6.      Para que o capital retome suas taxas de lucro e volte a acumular, só tem o caminho de diminuir o custo do trabalho, ou seja, retirar direitos dos trabalhadores, diminuir salários, etc.
7.      A médio prazo, a classe trabalhadora só poderá conter a volta do neoliberalismo e  construir seu próprio projeto com amplas mobilizações de massa e com o reascenso do movimento de massas em geral.

II.    O enfrentamento atual na luta de classes

1.       A Luta de Classes se acirrou na sociedade
a) Há disputa política e ideológica em cada espaço.
b) Acabou a posição de centro e com ele a política de conciliação de classes, que o PT/PcdoB e o governo aplicaram nos últimos anos.
c) A extrema direita ganhou espaços de influência ideológica na atual conjuntura, seja nas manifestações e nas redes (Bolsonaro, etc.), porém tem influência maior entre os mais ricos e não em toda sociedade.
d) Nas últimas semanas brotaram inúmeros atos, manifestos de setores influentes da sociedade, como energias progressistas, que estão enfrentando a hegemonia da Globo. E a votação do dia 17 de abril despertou entre a maioria da sociedade um sentimento de indignação contra o golpe legislativo-judiciário.
e) O futuro governo Temer-Cunha é um enigma, pois por mais que tenha conseguido aglutinar o poder econômico, a mídia e os parlamentares, tem apenas 8% de apoio na sociedade. Vai aplicar um programa neoliberal. Reunificou todas as forças partidárias conservadoras, reeditando o velho centrão que vem desde a constituinte. Mas ninguém sabe como serão as reações da população, que eles não controlam.

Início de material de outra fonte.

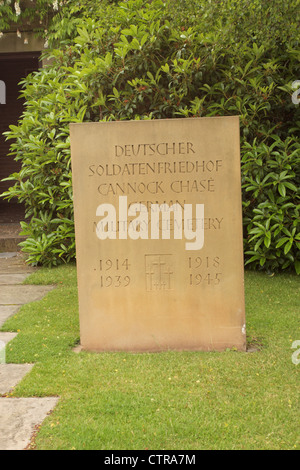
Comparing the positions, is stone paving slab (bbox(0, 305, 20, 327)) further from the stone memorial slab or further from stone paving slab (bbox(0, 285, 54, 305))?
the stone memorial slab

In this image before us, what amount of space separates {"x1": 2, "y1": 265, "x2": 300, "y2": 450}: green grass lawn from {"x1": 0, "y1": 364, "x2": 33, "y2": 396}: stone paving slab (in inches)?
2.7

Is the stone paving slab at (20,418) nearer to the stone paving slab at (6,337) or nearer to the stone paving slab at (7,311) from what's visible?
the stone paving slab at (6,337)

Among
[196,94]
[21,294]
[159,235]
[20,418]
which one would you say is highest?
[196,94]

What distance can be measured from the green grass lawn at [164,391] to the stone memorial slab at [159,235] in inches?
8.6

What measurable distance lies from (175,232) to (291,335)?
122 centimetres

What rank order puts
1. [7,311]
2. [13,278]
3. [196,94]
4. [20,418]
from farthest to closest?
1. [196,94]
2. [13,278]
3. [7,311]
4. [20,418]

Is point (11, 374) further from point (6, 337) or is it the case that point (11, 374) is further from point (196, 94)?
point (196, 94)

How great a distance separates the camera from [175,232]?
3717mm

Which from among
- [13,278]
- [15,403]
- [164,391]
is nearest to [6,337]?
[15,403]

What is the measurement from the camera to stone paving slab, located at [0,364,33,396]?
10.6ft

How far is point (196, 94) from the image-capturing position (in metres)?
6.38

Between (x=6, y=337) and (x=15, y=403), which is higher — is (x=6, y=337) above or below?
above

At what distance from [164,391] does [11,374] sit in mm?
1040
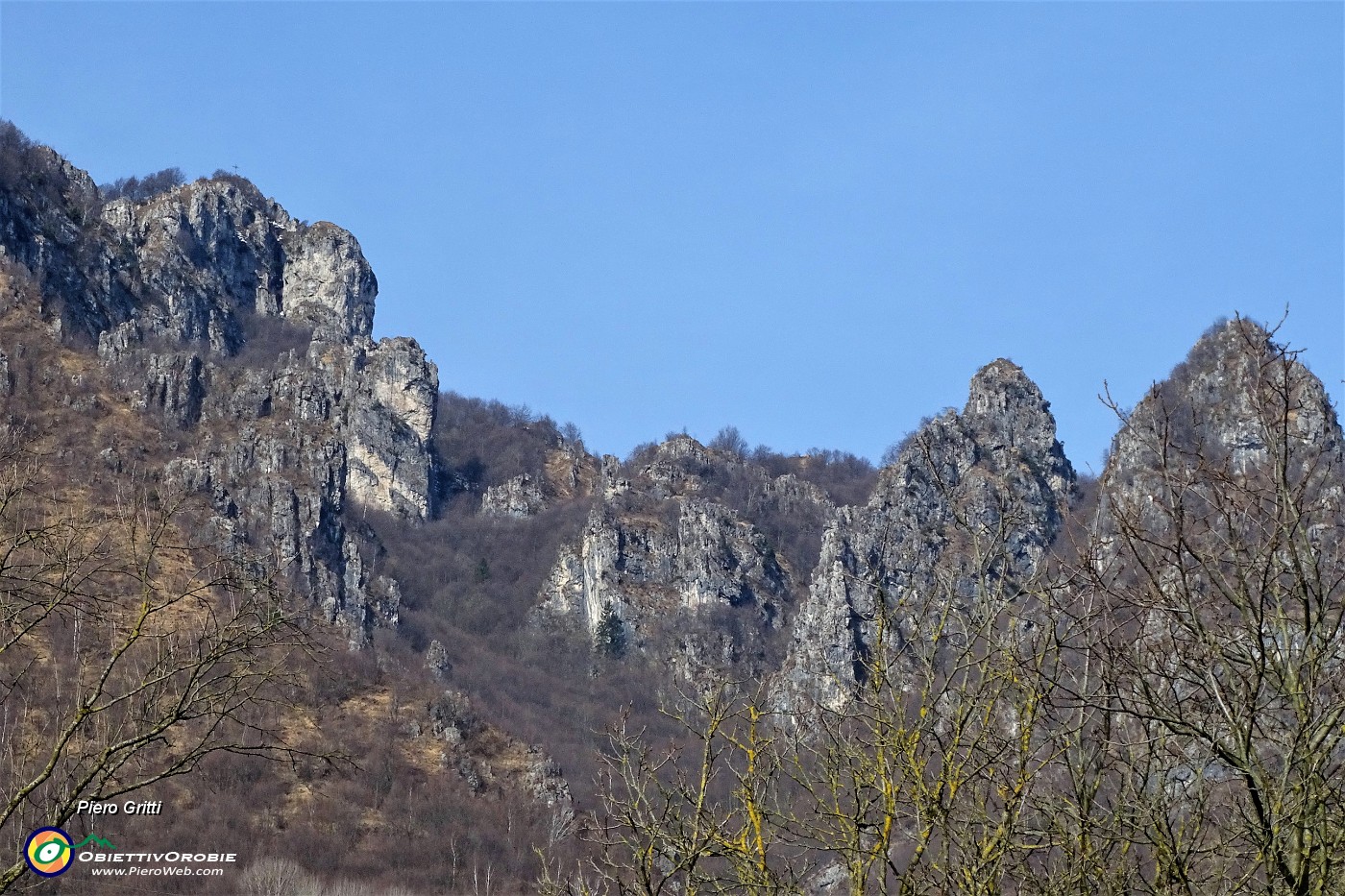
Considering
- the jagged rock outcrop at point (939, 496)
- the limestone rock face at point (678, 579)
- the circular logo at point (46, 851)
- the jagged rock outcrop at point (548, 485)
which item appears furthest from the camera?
the jagged rock outcrop at point (548, 485)

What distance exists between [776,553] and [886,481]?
622 inches

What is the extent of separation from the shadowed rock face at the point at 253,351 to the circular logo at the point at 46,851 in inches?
2999

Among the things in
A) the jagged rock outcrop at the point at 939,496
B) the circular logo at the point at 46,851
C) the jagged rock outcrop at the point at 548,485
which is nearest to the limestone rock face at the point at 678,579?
the jagged rock outcrop at the point at 939,496

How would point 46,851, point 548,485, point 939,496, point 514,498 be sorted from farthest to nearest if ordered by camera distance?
point 548,485
point 514,498
point 939,496
point 46,851

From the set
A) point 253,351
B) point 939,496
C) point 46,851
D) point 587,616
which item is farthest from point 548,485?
point 46,851

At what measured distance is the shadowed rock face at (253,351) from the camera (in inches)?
4013

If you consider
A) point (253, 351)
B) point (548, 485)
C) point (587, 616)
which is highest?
point (253, 351)

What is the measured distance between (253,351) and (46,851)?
418 feet

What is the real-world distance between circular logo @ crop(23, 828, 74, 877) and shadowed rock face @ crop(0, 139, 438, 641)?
76.2m

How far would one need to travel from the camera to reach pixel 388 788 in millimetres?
73625

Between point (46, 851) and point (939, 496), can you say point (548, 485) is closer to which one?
point (939, 496)

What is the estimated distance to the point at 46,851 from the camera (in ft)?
31.5

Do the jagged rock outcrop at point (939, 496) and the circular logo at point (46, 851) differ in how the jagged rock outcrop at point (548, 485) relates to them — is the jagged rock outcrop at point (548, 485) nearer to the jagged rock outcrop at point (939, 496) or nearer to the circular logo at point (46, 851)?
the jagged rock outcrop at point (939, 496)

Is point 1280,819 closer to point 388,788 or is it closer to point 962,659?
point 962,659
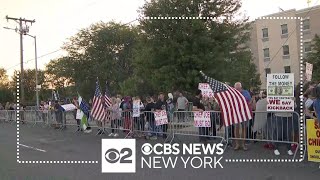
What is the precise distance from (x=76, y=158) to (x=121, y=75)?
43246 millimetres

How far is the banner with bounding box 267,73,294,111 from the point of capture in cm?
1030

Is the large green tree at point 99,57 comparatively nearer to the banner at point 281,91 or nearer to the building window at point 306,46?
the building window at point 306,46

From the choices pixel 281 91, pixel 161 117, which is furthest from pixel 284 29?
pixel 281 91

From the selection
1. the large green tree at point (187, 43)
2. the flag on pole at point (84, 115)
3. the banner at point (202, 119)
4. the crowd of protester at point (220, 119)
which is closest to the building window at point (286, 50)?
the large green tree at point (187, 43)

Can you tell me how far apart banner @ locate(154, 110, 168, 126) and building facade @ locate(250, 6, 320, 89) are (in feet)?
134

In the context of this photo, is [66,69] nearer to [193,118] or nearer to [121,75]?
[121,75]

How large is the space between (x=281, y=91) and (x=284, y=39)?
1886 inches

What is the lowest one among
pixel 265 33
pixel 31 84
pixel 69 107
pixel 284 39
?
pixel 69 107

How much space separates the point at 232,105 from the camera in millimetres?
11195

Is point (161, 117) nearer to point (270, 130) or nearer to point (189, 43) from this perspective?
point (270, 130)

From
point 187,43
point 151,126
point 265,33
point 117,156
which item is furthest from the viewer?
point 265,33

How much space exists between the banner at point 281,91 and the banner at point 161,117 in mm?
4539

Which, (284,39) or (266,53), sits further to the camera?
(266,53)

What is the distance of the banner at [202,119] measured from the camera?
42.0ft
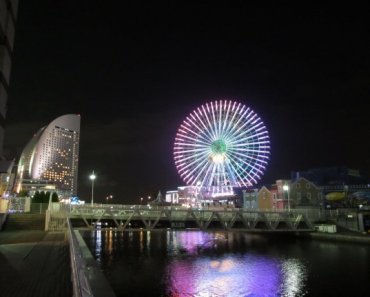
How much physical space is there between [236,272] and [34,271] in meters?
24.3

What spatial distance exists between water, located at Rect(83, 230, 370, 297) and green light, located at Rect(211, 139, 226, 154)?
36.7 meters

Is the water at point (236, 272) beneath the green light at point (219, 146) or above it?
beneath

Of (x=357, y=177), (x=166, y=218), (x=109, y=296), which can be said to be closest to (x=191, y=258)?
(x=166, y=218)

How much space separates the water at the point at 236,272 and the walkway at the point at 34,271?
6692mm

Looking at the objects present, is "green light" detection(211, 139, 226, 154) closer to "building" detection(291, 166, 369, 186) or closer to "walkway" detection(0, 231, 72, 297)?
"walkway" detection(0, 231, 72, 297)

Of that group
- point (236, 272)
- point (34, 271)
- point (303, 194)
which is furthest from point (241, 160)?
point (34, 271)

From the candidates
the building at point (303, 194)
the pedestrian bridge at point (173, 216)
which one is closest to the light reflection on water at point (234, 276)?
the pedestrian bridge at point (173, 216)

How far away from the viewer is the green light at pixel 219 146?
9138 centimetres

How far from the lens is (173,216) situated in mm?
69250

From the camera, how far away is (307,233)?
264ft

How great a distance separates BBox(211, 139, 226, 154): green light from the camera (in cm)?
9138

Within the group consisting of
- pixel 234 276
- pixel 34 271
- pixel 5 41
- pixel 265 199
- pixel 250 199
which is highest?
pixel 5 41

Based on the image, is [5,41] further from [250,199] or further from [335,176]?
[335,176]

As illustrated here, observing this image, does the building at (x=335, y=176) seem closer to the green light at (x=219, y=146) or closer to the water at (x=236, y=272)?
the green light at (x=219, y=146)
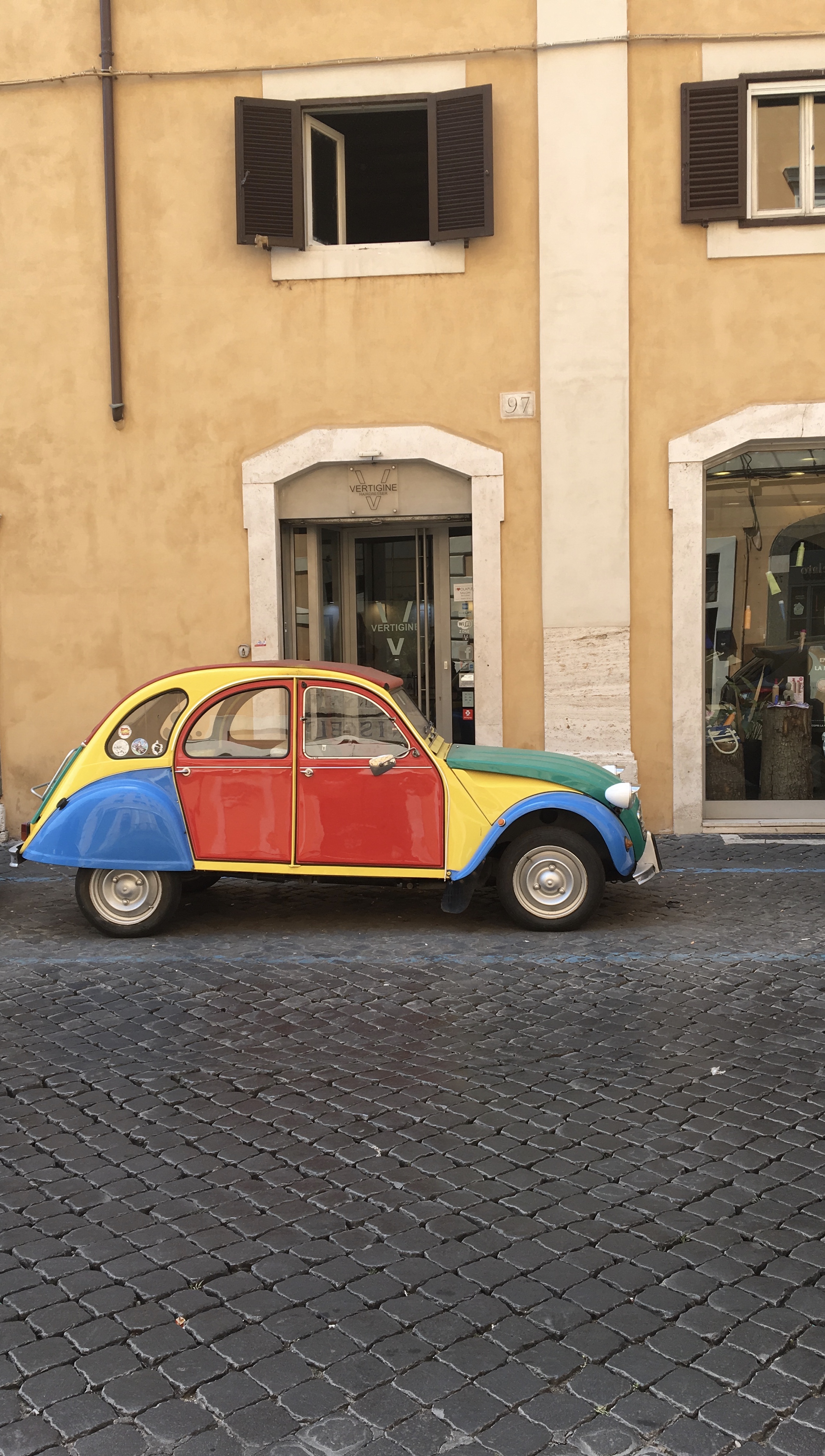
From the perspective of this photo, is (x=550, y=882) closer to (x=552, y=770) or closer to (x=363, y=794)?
(x=552, y=770)

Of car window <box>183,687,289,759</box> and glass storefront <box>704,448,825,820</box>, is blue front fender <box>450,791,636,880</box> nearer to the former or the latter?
car window <box>183,687,289,759</box>

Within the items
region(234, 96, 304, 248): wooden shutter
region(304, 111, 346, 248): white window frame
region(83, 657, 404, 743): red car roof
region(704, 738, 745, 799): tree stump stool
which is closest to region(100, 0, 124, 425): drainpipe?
region(234, 96, 304, 248): wooden shutter

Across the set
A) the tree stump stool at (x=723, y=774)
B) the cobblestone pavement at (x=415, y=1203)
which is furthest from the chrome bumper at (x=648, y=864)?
the tree stump stool at (x=723, y=774)

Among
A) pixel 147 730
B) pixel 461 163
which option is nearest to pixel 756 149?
pixel 461 163

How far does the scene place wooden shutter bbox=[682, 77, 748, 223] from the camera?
1048 cm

2.       Objetivos da direita/dos capitalistas
a) Recolocar o projeto neoliberal e subordinar nossa economia aos EUA. (Isso significa recompor as taxas de lucros, reduzir direitos dos trabalhadores, se apropriar de recursos públicos, privatizar mais empresas publicas, etc. Ou seja, colocar a exploração do trabalho em novo patamar para eles poderem sair da crise e voltarem a acumular. Para isso, será necessário:
b) Derrotar o governo Dilma.
c) Impedir a possibilidade de ter Lula como candidato em 2018, (pela via da desmoralização, ou mesmo transformá-lo em ficha suja, por alguma prisão fajuta)
d) Derrotar o PT e a Esquerda como proposta política alternativa de sociedade frente à crise do capitalismo.
e) E nesse contexto ir implementando as medidas neoliberais na sociedade, via Congresso, Judiciário, mídia.  Criar uma nova hegemonia ideológica na sociedade.

3.       A Direita está dividida na sua direção política entre os seguintes pólos, que podem se aglutinar ou disputarem entre si:
a) Frente Partidária - PMDB/PSDB/DEM, mas os partidos não tem representatividade na sociedade, apenas controlam as máquinas institucionais. E todos eles estão envolvidos também na corrupção e na operação lava-jato.
b) O Poder econômico – das empresas (têm também varias frações entre eles, alguns defendem o neoliberalismo e o golpe, outros sonham com neodesenvolvimentismo e outros não sabem para onde ir).
c) Núcleo ideológico: MPF + PF + Moro + Globo (agem por motivação político-ideológica e sem articulação com as demais frentes).
Nos próximos embates, podem emergir muitas contradições entre as três frentes de comando político deles, que precisamos explorar.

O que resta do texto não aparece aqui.